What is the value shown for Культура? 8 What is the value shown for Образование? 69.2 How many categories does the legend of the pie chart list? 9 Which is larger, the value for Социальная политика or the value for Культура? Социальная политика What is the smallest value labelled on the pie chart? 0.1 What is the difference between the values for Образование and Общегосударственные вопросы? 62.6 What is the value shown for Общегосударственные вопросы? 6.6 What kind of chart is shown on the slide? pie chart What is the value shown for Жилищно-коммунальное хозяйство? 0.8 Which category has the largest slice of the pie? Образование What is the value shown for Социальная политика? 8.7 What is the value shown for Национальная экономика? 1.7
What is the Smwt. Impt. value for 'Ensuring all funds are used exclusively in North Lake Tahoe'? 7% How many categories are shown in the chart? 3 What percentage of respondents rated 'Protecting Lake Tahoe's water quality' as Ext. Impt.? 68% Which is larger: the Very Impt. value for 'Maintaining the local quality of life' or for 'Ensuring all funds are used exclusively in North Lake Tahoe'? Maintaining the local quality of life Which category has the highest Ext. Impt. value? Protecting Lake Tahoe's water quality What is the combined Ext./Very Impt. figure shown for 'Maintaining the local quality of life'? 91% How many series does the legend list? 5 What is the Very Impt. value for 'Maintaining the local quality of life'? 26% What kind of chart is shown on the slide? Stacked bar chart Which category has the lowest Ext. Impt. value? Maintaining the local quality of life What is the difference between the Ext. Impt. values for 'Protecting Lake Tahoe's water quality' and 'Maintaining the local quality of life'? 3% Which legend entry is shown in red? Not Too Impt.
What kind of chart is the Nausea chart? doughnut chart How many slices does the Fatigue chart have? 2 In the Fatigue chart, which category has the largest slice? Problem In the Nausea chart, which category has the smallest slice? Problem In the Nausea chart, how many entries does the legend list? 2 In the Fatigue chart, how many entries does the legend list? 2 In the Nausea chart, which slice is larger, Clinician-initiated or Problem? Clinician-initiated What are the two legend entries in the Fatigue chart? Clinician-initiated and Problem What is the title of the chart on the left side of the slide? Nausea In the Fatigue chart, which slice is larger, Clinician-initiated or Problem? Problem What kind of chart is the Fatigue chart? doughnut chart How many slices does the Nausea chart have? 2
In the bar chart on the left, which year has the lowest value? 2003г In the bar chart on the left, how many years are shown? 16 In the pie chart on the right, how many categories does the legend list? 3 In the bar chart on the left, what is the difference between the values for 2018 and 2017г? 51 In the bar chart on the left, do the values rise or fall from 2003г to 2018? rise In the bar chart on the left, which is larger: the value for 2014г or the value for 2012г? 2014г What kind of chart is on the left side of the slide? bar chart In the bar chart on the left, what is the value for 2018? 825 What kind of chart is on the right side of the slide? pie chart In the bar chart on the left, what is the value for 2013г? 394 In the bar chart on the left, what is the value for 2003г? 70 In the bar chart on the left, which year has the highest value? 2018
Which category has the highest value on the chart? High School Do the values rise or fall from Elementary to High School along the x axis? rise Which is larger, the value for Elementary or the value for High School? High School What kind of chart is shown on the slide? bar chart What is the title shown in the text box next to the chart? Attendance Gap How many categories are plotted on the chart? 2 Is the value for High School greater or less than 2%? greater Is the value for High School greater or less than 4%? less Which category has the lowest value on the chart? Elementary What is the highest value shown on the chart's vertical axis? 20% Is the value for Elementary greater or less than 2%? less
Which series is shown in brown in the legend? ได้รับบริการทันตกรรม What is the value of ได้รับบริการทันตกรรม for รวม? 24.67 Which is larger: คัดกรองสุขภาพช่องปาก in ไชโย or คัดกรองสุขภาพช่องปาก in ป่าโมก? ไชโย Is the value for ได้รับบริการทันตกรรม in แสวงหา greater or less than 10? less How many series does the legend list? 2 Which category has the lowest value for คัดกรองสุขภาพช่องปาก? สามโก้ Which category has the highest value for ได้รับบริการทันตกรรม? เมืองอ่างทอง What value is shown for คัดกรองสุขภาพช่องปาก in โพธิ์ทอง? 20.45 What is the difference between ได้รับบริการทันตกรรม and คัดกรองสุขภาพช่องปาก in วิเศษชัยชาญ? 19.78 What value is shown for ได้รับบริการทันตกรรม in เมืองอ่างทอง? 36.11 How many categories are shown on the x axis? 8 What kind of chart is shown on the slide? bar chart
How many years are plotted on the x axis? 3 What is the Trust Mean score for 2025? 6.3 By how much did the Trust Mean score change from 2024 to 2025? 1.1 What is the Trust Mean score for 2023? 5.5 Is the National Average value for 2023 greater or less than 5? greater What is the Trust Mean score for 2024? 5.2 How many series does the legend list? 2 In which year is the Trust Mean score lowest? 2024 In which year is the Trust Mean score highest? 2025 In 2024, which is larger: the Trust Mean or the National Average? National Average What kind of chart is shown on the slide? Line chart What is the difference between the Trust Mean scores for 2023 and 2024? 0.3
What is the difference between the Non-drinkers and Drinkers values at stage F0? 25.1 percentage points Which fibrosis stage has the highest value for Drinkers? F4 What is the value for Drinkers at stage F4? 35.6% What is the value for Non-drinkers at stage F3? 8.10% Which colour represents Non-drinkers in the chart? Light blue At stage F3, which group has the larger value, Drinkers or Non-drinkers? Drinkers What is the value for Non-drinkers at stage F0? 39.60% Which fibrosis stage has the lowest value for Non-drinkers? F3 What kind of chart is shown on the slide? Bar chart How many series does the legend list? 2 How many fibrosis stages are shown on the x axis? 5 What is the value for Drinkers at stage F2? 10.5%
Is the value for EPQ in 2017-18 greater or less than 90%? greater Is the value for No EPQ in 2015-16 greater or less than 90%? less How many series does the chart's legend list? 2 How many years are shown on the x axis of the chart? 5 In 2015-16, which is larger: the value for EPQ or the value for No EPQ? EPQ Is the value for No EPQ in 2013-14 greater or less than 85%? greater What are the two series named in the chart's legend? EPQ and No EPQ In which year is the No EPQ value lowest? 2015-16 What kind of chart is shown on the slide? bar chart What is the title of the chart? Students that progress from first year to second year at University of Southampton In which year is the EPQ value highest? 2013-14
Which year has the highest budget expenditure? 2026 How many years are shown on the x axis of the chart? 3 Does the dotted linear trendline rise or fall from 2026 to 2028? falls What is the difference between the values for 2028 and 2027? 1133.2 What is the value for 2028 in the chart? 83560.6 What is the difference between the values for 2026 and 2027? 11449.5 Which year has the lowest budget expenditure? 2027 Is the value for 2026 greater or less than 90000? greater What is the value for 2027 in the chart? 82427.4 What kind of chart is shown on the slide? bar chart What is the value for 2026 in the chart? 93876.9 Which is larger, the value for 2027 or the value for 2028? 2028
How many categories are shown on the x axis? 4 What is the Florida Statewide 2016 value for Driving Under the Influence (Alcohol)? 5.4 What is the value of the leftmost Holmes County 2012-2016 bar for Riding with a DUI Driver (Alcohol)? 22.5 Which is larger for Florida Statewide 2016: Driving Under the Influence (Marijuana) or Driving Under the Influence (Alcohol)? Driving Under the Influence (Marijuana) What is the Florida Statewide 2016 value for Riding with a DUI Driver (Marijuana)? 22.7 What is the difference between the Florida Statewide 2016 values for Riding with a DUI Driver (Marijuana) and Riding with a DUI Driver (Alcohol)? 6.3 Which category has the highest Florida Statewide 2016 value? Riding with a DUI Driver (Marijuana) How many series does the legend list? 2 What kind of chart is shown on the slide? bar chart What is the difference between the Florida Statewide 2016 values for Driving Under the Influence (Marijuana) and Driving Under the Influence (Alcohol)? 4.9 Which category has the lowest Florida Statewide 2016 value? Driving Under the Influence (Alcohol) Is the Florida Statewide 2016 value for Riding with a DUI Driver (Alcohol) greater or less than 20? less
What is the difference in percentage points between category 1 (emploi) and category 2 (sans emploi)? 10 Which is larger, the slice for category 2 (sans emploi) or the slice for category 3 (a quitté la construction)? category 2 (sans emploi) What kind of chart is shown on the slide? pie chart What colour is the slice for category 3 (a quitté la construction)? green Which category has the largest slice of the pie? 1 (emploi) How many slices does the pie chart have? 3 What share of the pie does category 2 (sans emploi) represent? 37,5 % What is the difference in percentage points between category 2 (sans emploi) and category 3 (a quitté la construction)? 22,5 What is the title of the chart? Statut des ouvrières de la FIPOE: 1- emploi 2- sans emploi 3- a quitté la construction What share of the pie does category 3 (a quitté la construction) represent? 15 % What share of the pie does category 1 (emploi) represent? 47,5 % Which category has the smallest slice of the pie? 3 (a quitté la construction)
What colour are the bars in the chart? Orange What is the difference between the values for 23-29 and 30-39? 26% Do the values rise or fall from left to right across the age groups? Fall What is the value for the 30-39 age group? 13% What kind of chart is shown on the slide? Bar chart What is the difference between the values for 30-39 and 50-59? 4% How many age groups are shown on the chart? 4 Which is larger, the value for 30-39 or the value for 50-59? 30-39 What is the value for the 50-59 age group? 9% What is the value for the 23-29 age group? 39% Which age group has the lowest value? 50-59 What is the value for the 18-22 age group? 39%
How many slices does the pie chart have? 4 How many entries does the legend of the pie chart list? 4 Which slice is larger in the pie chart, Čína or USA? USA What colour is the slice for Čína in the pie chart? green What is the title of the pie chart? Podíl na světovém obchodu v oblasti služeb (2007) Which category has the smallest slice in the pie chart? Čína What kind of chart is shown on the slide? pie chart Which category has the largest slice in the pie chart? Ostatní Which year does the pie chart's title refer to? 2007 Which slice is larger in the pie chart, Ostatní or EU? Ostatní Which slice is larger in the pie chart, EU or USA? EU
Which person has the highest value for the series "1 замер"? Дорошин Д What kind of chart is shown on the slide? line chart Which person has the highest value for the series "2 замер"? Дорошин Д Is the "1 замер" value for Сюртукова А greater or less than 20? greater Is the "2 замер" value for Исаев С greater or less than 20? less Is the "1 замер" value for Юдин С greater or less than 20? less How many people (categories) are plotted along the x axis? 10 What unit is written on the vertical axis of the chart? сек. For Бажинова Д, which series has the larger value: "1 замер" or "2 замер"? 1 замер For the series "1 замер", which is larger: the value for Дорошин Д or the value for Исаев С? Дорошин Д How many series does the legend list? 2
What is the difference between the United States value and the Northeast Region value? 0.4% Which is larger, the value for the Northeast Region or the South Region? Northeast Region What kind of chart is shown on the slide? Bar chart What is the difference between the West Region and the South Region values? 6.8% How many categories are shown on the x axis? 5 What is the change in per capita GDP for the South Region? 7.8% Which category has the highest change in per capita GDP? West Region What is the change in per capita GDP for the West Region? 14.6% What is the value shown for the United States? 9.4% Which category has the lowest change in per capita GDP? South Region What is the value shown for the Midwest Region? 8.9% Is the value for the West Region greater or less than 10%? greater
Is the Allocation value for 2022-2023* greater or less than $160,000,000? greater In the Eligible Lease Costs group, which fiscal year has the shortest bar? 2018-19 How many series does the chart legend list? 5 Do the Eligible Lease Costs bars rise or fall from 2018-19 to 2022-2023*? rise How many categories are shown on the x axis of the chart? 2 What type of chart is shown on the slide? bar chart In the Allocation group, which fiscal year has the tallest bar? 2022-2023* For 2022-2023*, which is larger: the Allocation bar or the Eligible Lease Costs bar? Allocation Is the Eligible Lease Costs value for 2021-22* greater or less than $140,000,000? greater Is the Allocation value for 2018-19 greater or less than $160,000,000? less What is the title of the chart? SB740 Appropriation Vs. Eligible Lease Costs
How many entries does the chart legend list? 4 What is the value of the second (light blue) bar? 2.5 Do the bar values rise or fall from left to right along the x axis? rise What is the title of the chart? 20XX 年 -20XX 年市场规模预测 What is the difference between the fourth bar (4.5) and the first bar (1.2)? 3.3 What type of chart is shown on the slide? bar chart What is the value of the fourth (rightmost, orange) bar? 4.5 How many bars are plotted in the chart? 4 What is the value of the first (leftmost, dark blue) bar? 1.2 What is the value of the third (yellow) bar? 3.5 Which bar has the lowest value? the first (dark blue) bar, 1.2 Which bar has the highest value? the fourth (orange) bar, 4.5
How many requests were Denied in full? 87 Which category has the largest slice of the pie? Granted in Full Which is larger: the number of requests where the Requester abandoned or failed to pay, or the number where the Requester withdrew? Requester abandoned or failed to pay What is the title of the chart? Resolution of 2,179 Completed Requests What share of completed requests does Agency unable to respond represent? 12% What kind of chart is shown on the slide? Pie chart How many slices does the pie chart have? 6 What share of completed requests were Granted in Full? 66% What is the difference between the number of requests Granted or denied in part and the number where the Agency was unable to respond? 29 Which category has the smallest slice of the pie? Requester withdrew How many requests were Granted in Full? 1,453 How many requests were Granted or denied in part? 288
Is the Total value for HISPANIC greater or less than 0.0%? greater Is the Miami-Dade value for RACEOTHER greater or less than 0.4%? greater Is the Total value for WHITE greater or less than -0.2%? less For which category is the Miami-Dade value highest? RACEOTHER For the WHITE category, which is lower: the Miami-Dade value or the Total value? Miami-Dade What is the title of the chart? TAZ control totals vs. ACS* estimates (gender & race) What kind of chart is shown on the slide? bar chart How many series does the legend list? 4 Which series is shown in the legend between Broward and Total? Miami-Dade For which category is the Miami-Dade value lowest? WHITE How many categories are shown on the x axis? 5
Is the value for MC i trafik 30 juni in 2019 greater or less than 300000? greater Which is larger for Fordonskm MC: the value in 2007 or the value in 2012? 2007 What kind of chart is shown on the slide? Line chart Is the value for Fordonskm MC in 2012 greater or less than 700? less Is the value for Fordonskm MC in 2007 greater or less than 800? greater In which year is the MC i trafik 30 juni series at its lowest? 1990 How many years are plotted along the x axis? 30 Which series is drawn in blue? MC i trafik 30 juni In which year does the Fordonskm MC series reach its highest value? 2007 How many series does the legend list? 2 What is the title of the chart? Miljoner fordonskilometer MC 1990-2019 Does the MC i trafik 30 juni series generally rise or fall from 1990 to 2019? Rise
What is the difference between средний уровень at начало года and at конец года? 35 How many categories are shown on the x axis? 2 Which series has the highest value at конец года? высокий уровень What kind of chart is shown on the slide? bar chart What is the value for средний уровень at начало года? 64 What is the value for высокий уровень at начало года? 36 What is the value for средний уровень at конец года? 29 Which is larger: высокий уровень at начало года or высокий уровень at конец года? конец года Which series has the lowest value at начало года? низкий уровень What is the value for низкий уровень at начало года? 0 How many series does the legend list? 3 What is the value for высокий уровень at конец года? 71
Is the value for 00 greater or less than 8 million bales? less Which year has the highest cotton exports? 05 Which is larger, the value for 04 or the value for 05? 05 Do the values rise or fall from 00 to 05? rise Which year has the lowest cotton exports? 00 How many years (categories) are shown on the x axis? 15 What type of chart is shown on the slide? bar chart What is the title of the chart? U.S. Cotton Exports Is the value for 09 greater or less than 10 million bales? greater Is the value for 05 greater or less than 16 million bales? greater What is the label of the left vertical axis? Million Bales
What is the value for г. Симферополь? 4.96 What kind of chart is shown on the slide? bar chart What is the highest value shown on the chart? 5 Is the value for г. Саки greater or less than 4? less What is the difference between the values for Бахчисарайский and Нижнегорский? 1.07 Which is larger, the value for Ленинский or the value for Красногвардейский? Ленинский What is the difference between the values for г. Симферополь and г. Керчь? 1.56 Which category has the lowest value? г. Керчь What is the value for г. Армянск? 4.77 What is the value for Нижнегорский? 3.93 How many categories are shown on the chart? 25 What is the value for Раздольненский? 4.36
+++++
Return each line of the records above that contains the word "vertical".

__ANSWER TO THE PROBLEM__.
Which category has the highest value on the chart? High School Do the values rise or fall from Elementary to High School along the x axis? rise Which is larger, the value for Elementary or the value for High School? High School What kind of chart is shown on the slide? bar chart What is the title shown in the text box next to the chart? Attendance Gap How many categories are plotted on the chart? 2 Is the value for High School greater or less than 2%? greater Is the value for High School greater or less than 4%? less Which category has the lowest value on the chart? Elementary What is the highest value shown on the chart's vertical axis? 20% Is the value for Elementary greater or less than 2%? less
Which person has the highest value for the series "1 замер"? Дорошин Д What kind of chart is shown on the slide? line chart Which person has the highest value for the series "2 замер"? Дорошин Д Is the "1 замер" value for Сюртукова А greater or less than 20? greater Is the "2 замер" value for Исаев С greater or less than 20? less Is the "1 замер" value for Юдин С greater or less than 20? less How many people (categories) are plotted along the x axis? 10 What unit is written on the vertical axis of the chart? сек. For Бажинова Д, which series has the larger value: "1 замер" or "2 замер"? 1 замер For the series "1 замер", which is larger: the value for Дорошин Д or the value for Исаев С? Дорошин Д How many series does the legend list? 2
Is the value for 00 greater or less than 8 million bales? less Which year has the highest cotton exports? 05 Which is larger, the value for 04 or the value for 05? 05 Do the values rise or fall from 00 to 05? rise Which year has the lowest cotton exports? 00 How many years (categories) are shown on the x axis? 15 What type of chart is shown on the slide? bar chart What is the title of the chart? U.S. Cotton Exports Is the value for 09 greater or less than 10 million bales? greater Is the value for 05 greater or less than 16 million bales? greater What is the label of the left vertical axis? Million Bales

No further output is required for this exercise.